Doc Mclnerney wasn’t sure that the tall, remarkably thin blond woman at the table was really Monique Pond, the motion-picture actress, but she sure as hell looked like her. A photograph of the actress wearing a silver lame dress open damned near to her navel hung on every other vertical surface in the military establishment.

Two other people were at the table with Miss Pond, if indeed it was Miss Pond. One was another long-legged, long-haired blond female. Mclnerney wouldn’t have been surprised if that one was also a star of stage, screen, and radio. She was pretty enough. He didn’t recognize her, but he wasn’t all that familiar with movie stars.

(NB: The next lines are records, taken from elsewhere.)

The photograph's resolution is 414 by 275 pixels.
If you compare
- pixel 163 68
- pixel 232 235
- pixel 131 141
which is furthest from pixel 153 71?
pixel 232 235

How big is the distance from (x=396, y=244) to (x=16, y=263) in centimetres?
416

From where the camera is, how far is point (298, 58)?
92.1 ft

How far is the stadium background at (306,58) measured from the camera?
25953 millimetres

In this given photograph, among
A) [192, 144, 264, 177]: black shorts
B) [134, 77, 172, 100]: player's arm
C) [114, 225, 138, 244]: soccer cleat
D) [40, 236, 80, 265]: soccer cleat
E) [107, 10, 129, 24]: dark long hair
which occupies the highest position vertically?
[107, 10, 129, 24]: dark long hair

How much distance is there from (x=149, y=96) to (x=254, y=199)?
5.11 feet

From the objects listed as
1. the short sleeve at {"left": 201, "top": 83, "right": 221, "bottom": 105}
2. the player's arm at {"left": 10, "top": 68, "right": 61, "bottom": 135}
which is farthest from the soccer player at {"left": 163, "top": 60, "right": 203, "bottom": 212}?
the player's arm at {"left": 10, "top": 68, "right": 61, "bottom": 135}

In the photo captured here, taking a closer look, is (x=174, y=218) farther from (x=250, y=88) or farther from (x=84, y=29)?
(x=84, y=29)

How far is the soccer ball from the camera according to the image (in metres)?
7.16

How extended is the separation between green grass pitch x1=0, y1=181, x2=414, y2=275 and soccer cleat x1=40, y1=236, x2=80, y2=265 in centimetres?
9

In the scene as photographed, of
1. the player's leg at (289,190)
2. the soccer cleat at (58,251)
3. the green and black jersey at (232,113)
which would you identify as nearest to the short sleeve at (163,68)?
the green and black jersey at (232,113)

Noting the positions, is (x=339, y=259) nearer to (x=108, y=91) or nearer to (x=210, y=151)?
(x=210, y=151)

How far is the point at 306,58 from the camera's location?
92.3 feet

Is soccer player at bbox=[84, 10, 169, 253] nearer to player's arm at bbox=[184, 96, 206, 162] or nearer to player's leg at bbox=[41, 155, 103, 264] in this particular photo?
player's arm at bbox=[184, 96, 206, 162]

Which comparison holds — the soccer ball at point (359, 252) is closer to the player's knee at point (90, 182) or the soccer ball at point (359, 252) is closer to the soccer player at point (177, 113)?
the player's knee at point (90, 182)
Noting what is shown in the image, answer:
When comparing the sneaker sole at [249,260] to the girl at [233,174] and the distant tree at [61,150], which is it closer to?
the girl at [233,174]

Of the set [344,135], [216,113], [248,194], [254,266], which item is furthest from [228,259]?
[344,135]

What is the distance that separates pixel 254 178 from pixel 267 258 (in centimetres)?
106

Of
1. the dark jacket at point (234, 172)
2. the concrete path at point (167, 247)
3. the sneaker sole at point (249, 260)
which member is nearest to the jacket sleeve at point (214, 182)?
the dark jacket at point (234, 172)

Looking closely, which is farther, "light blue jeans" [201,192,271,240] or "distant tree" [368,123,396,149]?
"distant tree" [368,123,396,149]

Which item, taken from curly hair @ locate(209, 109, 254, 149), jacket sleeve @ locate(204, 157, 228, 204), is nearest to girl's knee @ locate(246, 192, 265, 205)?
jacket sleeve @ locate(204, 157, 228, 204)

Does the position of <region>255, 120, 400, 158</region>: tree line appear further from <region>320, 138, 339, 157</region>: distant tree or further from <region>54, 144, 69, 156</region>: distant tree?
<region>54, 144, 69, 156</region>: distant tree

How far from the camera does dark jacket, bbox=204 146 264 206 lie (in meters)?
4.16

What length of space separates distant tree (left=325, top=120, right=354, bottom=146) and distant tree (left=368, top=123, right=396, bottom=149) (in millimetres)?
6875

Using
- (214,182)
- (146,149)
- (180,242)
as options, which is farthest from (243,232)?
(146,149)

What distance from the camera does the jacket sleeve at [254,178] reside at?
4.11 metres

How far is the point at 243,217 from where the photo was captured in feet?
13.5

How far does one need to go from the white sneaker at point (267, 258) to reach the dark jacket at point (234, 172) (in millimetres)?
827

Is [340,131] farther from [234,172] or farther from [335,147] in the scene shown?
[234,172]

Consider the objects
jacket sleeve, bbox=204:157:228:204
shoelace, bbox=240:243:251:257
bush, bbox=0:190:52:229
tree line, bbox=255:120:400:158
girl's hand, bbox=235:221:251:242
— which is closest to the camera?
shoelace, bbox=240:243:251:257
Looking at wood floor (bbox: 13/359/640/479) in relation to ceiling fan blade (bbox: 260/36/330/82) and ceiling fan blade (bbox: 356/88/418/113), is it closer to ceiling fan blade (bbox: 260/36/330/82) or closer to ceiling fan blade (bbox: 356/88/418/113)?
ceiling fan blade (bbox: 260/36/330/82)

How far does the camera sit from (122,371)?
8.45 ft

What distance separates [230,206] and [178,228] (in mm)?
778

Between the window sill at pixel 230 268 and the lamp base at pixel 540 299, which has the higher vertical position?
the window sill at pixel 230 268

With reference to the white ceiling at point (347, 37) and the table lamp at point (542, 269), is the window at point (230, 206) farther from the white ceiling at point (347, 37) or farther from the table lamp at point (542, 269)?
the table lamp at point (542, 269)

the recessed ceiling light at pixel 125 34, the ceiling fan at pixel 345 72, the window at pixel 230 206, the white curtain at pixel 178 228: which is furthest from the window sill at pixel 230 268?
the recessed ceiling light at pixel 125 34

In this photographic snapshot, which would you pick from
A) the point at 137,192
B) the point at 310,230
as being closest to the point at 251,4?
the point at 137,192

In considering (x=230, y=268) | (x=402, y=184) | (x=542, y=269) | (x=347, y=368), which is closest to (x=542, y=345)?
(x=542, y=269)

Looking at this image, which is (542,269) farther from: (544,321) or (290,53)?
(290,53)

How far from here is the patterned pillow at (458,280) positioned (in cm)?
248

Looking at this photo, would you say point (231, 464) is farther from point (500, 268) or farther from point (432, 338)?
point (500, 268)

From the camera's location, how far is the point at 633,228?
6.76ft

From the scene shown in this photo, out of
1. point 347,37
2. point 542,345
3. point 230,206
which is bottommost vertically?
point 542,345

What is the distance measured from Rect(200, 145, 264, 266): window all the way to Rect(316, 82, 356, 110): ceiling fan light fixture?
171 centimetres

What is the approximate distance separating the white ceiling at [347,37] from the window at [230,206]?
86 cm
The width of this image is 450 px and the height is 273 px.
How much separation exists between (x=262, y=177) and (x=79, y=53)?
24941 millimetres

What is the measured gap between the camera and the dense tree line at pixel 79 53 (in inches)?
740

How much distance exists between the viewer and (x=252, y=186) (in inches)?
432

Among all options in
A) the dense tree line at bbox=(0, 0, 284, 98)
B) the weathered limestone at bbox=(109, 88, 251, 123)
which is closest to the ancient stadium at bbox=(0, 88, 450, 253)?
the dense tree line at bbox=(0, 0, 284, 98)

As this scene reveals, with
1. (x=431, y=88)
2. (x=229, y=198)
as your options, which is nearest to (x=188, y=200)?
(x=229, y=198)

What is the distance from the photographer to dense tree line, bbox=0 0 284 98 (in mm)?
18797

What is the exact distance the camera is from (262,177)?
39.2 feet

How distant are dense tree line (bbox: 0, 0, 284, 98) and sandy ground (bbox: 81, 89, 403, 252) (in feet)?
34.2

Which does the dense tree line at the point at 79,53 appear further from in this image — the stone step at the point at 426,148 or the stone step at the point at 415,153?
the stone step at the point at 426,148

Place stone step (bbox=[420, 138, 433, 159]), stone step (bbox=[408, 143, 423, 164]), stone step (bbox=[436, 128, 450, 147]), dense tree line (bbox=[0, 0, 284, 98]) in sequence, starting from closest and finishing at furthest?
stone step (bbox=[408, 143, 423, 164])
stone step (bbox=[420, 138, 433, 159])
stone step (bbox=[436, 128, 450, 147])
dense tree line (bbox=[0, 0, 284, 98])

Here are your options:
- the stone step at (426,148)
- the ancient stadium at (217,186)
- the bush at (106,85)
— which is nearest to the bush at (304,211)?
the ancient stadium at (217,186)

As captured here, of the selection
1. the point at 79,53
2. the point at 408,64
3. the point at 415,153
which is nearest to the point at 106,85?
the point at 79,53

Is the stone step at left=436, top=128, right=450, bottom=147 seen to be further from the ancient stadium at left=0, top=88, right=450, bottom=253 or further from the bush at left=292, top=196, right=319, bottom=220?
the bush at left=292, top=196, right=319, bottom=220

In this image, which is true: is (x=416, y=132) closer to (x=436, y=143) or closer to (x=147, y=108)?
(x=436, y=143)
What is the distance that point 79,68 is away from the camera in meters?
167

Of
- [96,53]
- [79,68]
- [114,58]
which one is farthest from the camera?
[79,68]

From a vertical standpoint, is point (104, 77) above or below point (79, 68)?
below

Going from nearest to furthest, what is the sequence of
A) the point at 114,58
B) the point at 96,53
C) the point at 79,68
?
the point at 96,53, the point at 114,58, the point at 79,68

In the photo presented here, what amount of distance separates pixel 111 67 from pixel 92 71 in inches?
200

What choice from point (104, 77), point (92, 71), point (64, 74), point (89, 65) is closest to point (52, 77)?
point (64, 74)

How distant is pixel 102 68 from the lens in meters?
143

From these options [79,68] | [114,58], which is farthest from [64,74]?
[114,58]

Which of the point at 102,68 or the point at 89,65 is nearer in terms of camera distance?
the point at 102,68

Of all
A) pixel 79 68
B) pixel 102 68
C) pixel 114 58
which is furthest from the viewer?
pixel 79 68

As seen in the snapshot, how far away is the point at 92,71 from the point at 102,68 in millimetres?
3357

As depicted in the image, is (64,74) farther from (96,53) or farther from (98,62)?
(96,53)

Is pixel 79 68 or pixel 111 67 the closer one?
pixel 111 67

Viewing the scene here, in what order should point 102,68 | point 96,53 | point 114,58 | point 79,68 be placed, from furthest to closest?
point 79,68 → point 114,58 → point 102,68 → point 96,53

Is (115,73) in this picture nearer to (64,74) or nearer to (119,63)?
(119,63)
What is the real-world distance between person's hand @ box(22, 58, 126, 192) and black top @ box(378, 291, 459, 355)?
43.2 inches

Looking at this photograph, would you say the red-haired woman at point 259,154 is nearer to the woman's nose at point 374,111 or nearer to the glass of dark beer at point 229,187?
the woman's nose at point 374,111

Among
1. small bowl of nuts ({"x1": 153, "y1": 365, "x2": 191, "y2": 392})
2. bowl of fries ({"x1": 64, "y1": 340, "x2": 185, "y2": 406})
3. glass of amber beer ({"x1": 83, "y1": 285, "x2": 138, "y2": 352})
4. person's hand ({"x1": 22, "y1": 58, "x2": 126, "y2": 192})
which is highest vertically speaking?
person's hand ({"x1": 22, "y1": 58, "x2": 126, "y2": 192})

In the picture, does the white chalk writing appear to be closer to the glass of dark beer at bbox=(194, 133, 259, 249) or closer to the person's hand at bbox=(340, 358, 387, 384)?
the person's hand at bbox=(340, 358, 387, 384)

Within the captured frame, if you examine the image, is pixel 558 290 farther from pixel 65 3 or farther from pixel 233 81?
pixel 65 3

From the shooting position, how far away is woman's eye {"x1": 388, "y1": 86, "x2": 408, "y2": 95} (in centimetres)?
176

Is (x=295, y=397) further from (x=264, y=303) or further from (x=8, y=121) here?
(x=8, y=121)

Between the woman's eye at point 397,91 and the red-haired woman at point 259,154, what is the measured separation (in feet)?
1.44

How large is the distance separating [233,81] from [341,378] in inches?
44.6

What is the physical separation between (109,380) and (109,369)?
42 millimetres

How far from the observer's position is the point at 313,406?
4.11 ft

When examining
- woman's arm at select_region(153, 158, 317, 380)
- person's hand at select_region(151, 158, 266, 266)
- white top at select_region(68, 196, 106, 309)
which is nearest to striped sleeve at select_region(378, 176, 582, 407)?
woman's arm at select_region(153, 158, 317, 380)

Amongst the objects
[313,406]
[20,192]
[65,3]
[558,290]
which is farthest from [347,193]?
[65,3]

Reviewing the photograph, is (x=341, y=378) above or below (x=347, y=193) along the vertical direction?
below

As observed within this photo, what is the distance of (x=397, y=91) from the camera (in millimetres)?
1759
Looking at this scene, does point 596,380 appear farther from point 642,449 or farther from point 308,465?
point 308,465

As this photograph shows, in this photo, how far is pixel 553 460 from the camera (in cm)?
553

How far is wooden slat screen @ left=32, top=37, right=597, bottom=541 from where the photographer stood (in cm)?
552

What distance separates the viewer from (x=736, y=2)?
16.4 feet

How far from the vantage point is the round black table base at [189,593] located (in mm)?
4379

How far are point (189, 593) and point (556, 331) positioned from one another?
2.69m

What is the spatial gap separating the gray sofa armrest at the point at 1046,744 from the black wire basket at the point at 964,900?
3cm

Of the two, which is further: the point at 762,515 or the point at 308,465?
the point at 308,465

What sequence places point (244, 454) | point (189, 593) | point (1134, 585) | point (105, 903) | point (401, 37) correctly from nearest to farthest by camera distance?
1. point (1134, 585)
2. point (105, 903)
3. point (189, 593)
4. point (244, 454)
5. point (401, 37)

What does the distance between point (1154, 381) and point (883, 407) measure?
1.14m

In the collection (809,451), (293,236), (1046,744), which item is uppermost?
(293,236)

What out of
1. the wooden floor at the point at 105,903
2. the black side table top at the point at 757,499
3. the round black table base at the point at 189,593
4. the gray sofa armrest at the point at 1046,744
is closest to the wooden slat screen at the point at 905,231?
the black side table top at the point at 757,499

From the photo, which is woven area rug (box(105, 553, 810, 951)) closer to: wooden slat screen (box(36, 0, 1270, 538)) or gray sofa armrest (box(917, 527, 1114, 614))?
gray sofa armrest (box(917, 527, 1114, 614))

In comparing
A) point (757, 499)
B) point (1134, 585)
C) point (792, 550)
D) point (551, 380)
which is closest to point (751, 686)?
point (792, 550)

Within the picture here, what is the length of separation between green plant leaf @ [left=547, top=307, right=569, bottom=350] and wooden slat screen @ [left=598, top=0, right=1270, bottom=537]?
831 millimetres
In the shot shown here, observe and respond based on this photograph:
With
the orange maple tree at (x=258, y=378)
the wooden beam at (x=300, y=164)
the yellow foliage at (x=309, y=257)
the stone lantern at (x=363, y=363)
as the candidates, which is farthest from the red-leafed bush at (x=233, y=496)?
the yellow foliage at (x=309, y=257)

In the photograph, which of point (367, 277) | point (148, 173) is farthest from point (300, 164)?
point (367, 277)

Nor, for that matter, was he all that familiar with the upstairs cocktail lounge of the Willard Hotel. The Willard was an expensive hostelry, catering to high government officials and members of Congress-and, more important, to those individuals who wished to influence government policy and Congressional votes, and who did their drinking on an expense account.

The word lobbyist was coined around the time of the Civil War to describe those who hung around the lobby of the Willard Hotel, waiting for Congressmen whose vote they hoped to influence. Not much had changed since then.